Stepping into a new post-Covid season the question was how can The Project Lab be better positioned to serve Tasmania? At this point, there was a wealth of knowledge, expertise and strong relationships with businesses, government and charities held by the individual consultants, and a corporate services team that was enabling them to do their best work.  The vision was to build a team, sharing common values and a singular focus of making Tasmania the most liveable island in the world.  

The values that characterise The Project Lab are Care, Be bold, No waste, No heroes, Do the right thing and Fun. The kind of values you might see on the wall in a family home. Which is indicative of the new season for The Project Lab. Building a team that will outgrow and outlive the individual.  

In 2020, The Project Lab stepped into a new season with a newfound understanding of who they were. A management consultancy that worked shoulder to shoulder with the client. Having proven, global experience, and yet on the ground, rolling up sleeves and working alongside and within the clients’ teams. Tasmanians working for Tasmanians. To set The Project Lab apart from the blue and white crowd, they chose bright pink for its boldness and its playfulness.

With this clarity in identity, and the desire to create a company for the future, the leadership team embarked on structural changes that would establish a foundation from which they could build a high-performing management consultancy. This required a robust internal process to ensure everyone was brought along into the next season.  

10 years in, and The Project Lab has grown to a team of over 80 people sprinkled throughout Tasmania, with HQs in downtown Hobart and Launceston.

From late in 2022 to 2023 the vision for the next stage of growth for The Project Lab was shared with the whole team, who were invited to be part of refining the strategy. After careful consideration and research to identify a business model that would position the company to not only continue serving existing clients but also open up opportunities to diversify their work with them and other organisations, The Project Lab launched a new organisational structure.

Management consultant teams including a wide range of expertise, industry knowledge and skills, supported by corporate services divisions of finance, legal and risk, research and development, operations, people and culture, technology, marketing, brand and communications. A year in and already the team has been seeing exciting business growth through focused teams understanding their market and maximising on a greater capacity to deliver opportunities and each team benefiting from the shared learnings that are part of a library of solutions they tailor to specific client needs.

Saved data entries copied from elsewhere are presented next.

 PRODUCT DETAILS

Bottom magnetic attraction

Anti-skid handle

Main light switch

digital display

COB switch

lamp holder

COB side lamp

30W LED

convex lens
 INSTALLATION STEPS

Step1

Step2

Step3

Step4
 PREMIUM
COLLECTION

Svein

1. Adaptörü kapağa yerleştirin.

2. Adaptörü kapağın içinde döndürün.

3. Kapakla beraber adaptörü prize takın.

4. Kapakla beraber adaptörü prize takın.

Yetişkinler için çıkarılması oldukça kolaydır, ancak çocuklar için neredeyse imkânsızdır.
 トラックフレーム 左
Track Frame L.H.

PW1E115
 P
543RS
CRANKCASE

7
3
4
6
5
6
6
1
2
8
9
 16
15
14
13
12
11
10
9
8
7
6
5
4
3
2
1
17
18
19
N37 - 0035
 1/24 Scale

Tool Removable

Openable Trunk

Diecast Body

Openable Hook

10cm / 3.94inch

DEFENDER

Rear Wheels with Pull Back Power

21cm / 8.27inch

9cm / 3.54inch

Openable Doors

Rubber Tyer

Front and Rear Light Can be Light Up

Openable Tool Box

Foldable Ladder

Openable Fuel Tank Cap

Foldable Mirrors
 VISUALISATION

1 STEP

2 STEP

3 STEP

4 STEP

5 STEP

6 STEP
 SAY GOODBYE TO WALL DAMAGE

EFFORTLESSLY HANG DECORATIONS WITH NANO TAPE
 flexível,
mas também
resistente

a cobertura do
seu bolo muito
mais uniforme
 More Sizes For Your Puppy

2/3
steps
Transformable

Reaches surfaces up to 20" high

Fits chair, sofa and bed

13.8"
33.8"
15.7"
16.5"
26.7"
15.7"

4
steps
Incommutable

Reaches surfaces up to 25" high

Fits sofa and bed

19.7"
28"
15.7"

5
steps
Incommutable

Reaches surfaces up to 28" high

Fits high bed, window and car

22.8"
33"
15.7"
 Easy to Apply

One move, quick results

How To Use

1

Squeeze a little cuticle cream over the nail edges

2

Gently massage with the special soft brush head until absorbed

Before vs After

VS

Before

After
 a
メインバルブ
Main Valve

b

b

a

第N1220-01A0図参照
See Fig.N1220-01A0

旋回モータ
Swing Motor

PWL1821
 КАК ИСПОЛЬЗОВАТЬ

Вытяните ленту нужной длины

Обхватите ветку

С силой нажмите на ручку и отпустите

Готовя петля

Most importantly, The Project Lab is clear on its purpose: to make Tasmania the most liveable island in the world.  

What this will look like for our island is still being discovered but it will include everyone having equal access to quality education, individuals given control over their own healthcare, Tasmanian products reaching all corners of the world, businesses and homes benefiting from sustainable power produced locally from Tasmanian’s own natural resources.

How this comes about and The Project Lab’s role in this is clear – their team enables and improves Tasmanian organisations to achieve their goals which leads to a stronger, happier state where everyone is able to pursue their own extraordinary.